» **Exercise**
Using the listing below, work out how many lines include the word "United". Only the number is to be given.

» **Data shown**

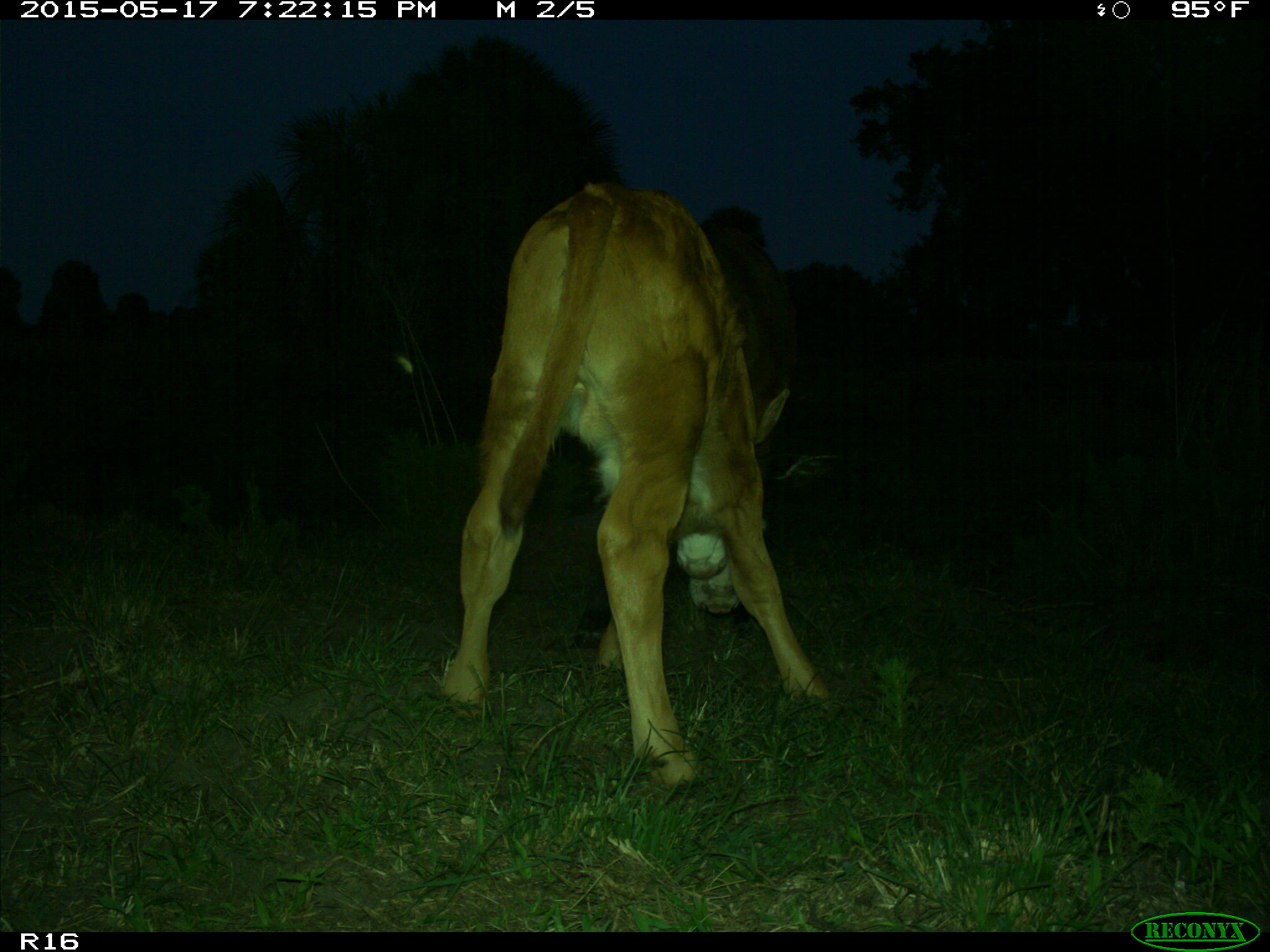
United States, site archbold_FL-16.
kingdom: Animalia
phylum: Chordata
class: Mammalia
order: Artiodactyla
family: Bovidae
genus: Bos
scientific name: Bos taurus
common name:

---

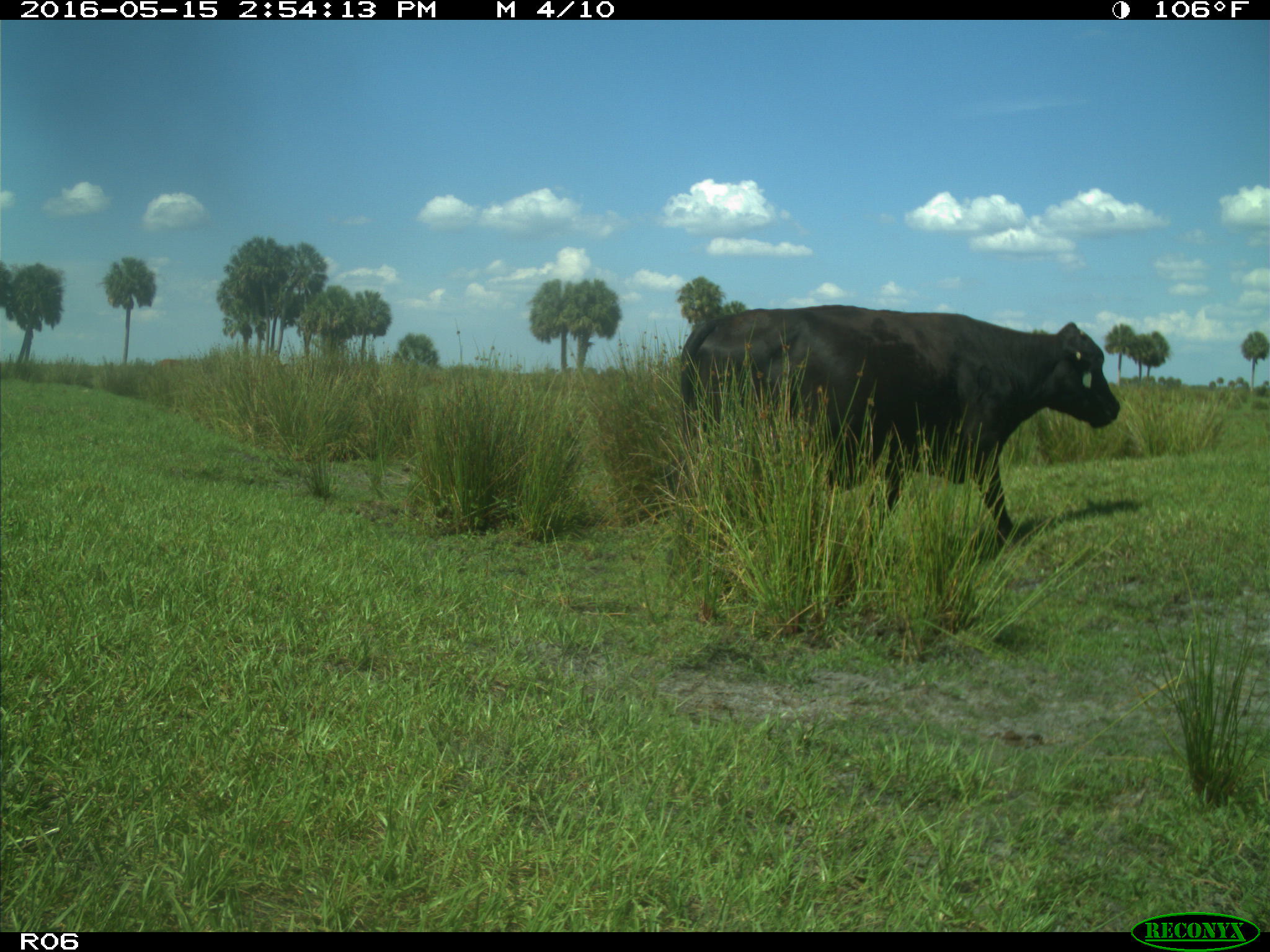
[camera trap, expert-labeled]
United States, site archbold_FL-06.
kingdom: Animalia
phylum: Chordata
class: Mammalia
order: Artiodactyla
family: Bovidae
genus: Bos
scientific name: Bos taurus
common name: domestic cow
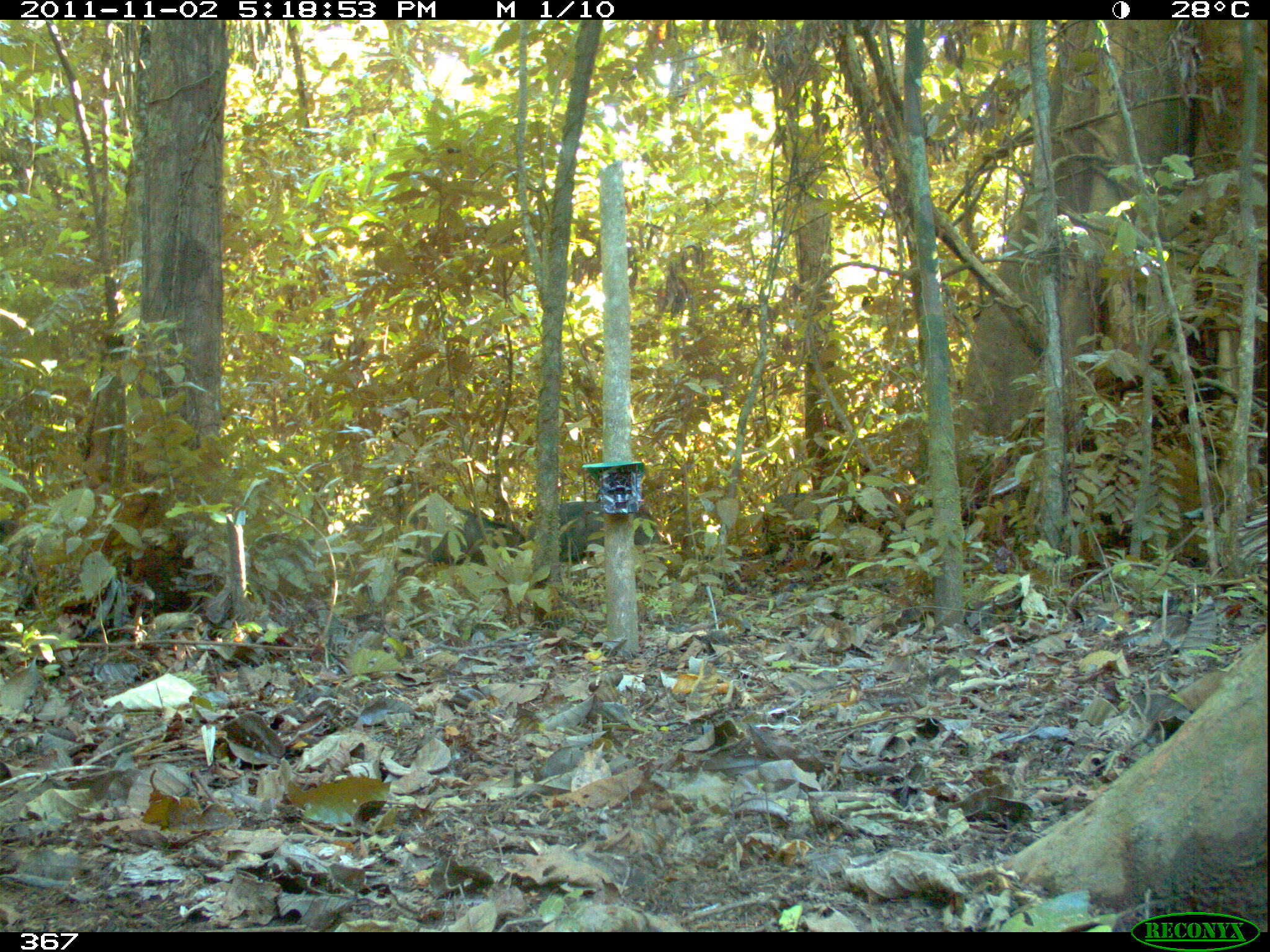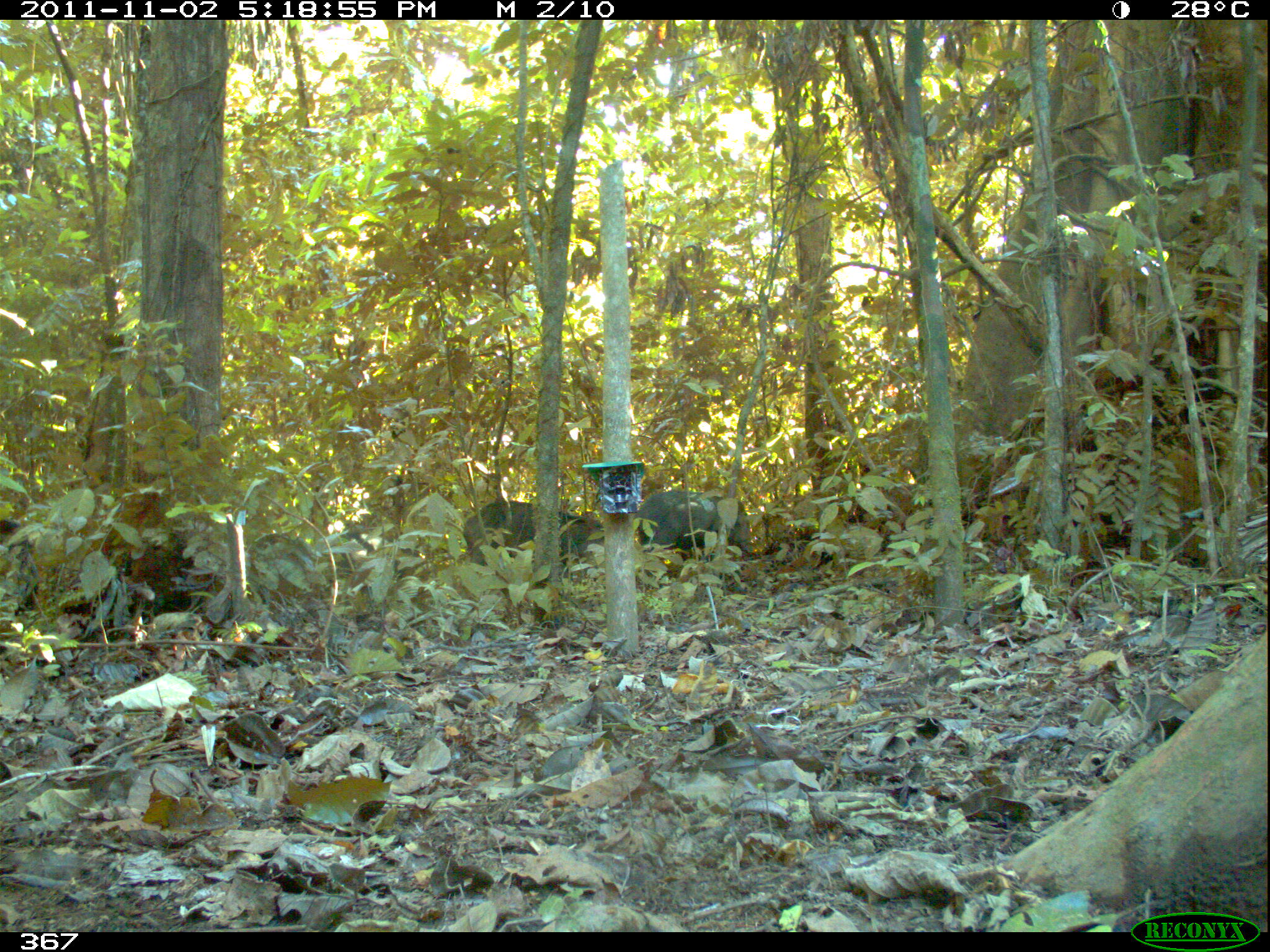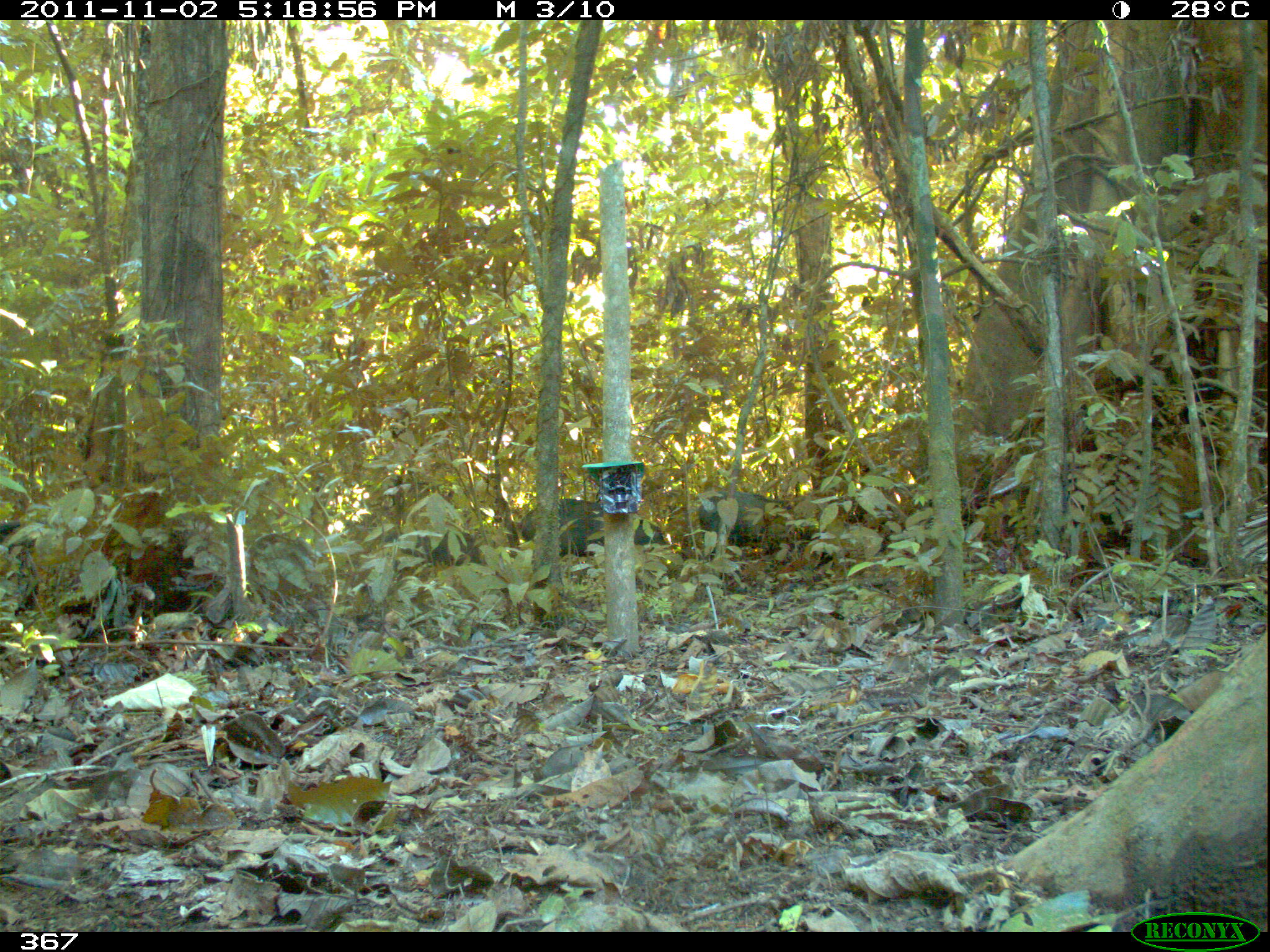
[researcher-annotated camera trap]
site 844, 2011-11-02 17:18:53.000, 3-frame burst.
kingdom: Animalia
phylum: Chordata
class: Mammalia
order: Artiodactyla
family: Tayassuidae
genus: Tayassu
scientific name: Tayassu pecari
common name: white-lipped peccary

» **Result of this exercise**
2